_TEXT EXTRACT_
▬▬▬▬▬▬▬▬▬▬
OD&D(1974) is the one true game. All the other editions are just poor imitations of the real thing.

Edition wars never die mainly because certain people make comments like this at every opportunity.
 


Maggan

Writer for CY_BORG, Forbidden Lands and Dragonbane
Uh, I'm pretty sure that diaglo was being facetious.

And I'm pretty sure Diaglo was being repetitious.

Which by coincidence is why I've stopped reading most criticism of any edition. There's nothing new, and no one on any side seems to be listening to each other.

It gets a bit repetetive.

/M
 


Piratecat

Sesquipedalian
Man, I love donuts.
But I find it equally irking that, in many peoples' minds, statement A is bad but statement B is OK:

A: X-edition sucks.
B: X-edition sucks, IMHO.
Here I disagree. I think there's a huge difference between saying "You're wrong" and "I think you're wrong," or "That's not a fun way to play" vs. "I think that's not a fun way to play." I won't blame someone for holding a personal opinion that's different from my own, but my inclination is to be angry, strident and defensive if a person flatly declares me to be incorrect.

Of course, that's assuming that I'm not provably wrong. But you know what I mean.
 

Jeff Wilder

First Post
My opinion: I would rather "listen" to the repetitive, illogical rants of the disgruntled and enraged nerds, than to the constant "no more editions wars threads" chanting coming from the "stop-rocking-my-boat" mini-mods.
▬▬▬▬▬▬▬▬▬▬
_DATA_
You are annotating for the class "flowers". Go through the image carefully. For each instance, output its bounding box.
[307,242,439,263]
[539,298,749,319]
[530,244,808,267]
▬▬▬▬▬▬▬▬▬▬
_EXERCISES TO COMPLETE_
**a)** In the forum thread about edition wars, which edition is called "the one true game"?
**b)** Write the next post in the forum thread about edition wars, picking up after its final post.

_ANSWERS GIVEN_
**a)** OD&D (1974).

**b)**
Well said. I completely agree. On the other hand, they are being forced at gunpoint to read the (arguably contentious) threads, so one should take that into consideration.

I think the anonymity of the internet encourages people to be rude.
Well said. I completely agree. My first couple of years on the internet ('90 to '92 or so), I used a "handle." I stopped doing so when I realized how many people consider anonymity to be a license for all kinds of otherwise out-of-character behaviors.

Me, I'm exactly the same dickhead IRL as I am online, and I'm perfectly okay using my real name (and, scary enough, my real picture) as some indication of that.

But I find it equally irking that, in many peoples' minds, statement A is bad but statement B is OK:

A: X-edition sucks.
B: X-edition sucks, IMHO.
Well said. I completely agree. Or, as I posted recently, some folks could really use a repeat of the elementary school lessons we all had in distinguishing statements of fact from statements of opinion. You're absolutely right that "IMO" and similar qualifiers should serve as rhetorical emphasis or diplomacy, not as necessary acronyms.

It dilutes communication, obfuscating it in a kind of politically correct jargon.
Ironically, "politically correct jargon" is, itself, a code phrase with no objective meaning.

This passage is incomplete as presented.